─── Source passage

7 Questions: Thesis

It’s really hard to sum up a person like Sean “Thesis” Eberhart, so I’m not even going to try. As is stated in his bio section on the Cloudmakers website, “He’s the man and everyone knows that shit.” I couldn’t have said it better myself. I met Sean back in 2009 when his group played after me at a show in Long Beach. I’ve been a blatant fanboy ever since, and I’m not sorry. Most known for his affiliation with a number of renowned rap crews (Cloudmakers, On A High Note, English Class Project), his appearances on The Cypher Effect and his own web series (Webcam Borz), his being all buddy-buddy with Tha Pharcyde, sporting dreadlocks and LA Gears, and his daily (hourly) Facebook gems, Thesis is slowly but surely grabbing everyone’s attention – and the son of a bitch doesn’t even have an album out.

I’ve wanted to conduct interviews for a long time now and I have a lengthy list of people I think would be a good fit for whatever it is I’m hoping this might evolve into. You’re a funny dude with a good brain, and we already know each other, which is why I asked you to be my very first interviewee. So my first question is obviously, how fucking honored are you right now?

──────

> _Things to do_:
a - Answer these about the Thesis interview, one line each:
(i) In what year and in what city did the writer first meet Sean?
(ii) What is the name of Sean's own web series?
(iii) Besides being a funny dude with a good brain, what else made the writer pick Sean as the first interviewee?
b - Resume the Thesis interview right after its last sentence.
The data has nothing to do with the Thesis interview.

─── Data section

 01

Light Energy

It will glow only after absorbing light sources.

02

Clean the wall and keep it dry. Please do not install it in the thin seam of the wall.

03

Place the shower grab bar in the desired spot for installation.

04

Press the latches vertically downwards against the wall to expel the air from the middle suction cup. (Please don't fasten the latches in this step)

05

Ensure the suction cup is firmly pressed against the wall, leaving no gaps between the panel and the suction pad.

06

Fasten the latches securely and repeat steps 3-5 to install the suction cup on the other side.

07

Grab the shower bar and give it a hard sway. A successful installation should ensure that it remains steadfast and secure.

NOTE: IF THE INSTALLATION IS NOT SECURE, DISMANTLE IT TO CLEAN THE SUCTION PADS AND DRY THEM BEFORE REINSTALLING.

──────
─── Data section

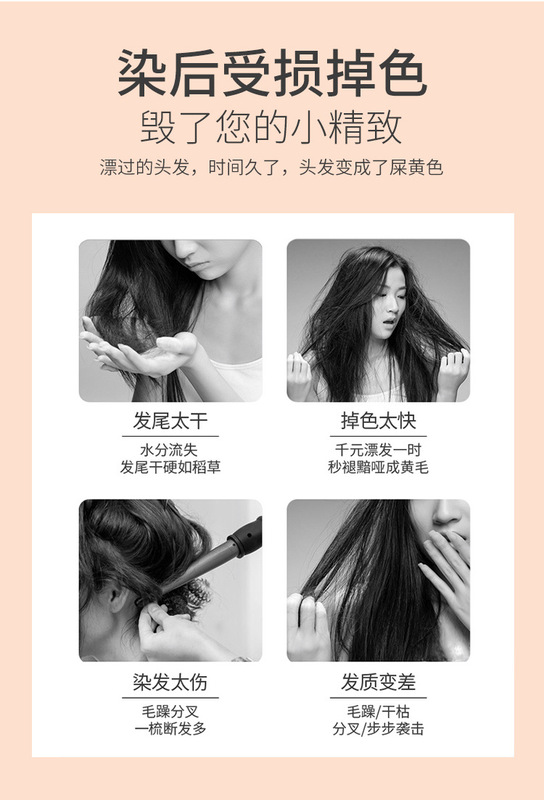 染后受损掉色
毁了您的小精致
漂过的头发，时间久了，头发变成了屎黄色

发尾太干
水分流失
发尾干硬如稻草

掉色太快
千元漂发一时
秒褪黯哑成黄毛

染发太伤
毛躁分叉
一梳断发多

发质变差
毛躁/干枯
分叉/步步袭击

──────
─── Data section

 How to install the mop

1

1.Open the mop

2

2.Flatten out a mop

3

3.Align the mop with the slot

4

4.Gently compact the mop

──────

> _Responses by task_:
a -
(i) 2009, in Long Beach.
(ii) Webcam Borz.
(iii) The two of them already knew each other.

b -
Thesis: I can’t even explain to you how honored I am TBH (And I only use TBH when I’m really honored, so that in itself shows how honored I am TBH). I mean when the one and only Gaddy Zooko hits you up for an interview, you know that you’re doing something right. I’m a big fan of your writing style both on and off the mic, so I knew it was gonna be a fun opportunity to have a little chat with my boy!!!

Sean, your friendly ass is making me sound like a shithead. Sarcasm is the only language I’m completely comfortable writing in, and the false arrogance thing only works if it’s fully reciprocated. Where were we? You may or may not be aware of this, but you’re quite an odd looking fellow. What ethnicities are you most mistaken for? And what impact, if any, do you think your appearance has on your persona as a rapper?

Thesis: Man, I get confused for any race that’s brown. Mexican, Persian, Native American, South American, Samoan….if it’s brown, people think I’m it. I’ve embraced it tho. At a young age I had this realization. “Sean….you’re not attractive…..so be funny.” I think that’s helped me with my persona and confidence which in turn helps with my rapping. I take everything with a light heart and I think that attracts people, when they know they can let their guard down and just have a good ole time.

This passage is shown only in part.